Obadiah: Who Can Bring Me Down?

Perfection Comes from Failures

Edom was enjoying the height of pride, until one day he mused: "Who has the power to bring me down to the ground?"

Success has the tendency to deceive. It's better to face failures upon failures if it makes you meek and wise. Perfection comes from failures. As you fail and learn you become perfect in Christ. Perfection is not how the world views it, as Edom had once viewed it. Perfection is not an achievement (you can never make it happen); it's an endowment of grace that ever-increases in glory. That's genuine perfection. 

Remember, grace is NEVER a license to excuse sin--or even a vehicle to sin less. Grace is power to kick out sin and wickedness from our lives daily [Titus 2.11-12]. The wicked uses grace for a license to sin [Jude verse 4].

Success can easily blur our eyes and make us short-sighted about our life walk. We see only the success at hand, not the subtle attacks of the enemy in the vainglory of success. We are most vulnerable when we celebrate our triumphs, like how Edom was amazed at his seeming infallibility, like how Nebuchadnezzar astounded himself with his Babylon glory, like how Herod marveled at his supposed deity, and like how Peter safeguarded the "success" of the Lord by going against Jesus' death on the cross.
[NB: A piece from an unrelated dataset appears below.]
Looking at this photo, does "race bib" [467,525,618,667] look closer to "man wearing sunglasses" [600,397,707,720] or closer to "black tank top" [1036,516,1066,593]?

Success can make us covetously cling to it with idolatrous worship. Thus, God would rather have us poor in spirit with our "failures." He is close to the broken-hearted. It is better to be in the house of mourning than in a festive one [Ecc.7]. Victory is good, but what victory God wants is not a victory the world celebrates. When Jesus triumphed on the cross, only heaven was delighted. The world, even now, just gives it a lip-service notice on Holy Week, and even calls it degradingly with a pagan term--"Easter."

Soaring high like eagles because of self-effort success, and keeping them secure in your "nest among the stars" [Obad.1.4] is reason enough for God to "bring you down." A lot of people unknowingly do this in their celebration of ministry successes and achievements. I've seen how they over congratulate themselves and how they tend to build monuments and put crowns on their own heads.

The real danger is that, today, God does things more in the spirit than he does things in the natural. In Obadia's day, the warning was a disaster in the natural. Today, it's a spiritual disaster, something you'd never notice is already taking place right under your nose if you're insensitive in the spirit. And many today do not have spiritual discernment, and even mock this spiritual gift.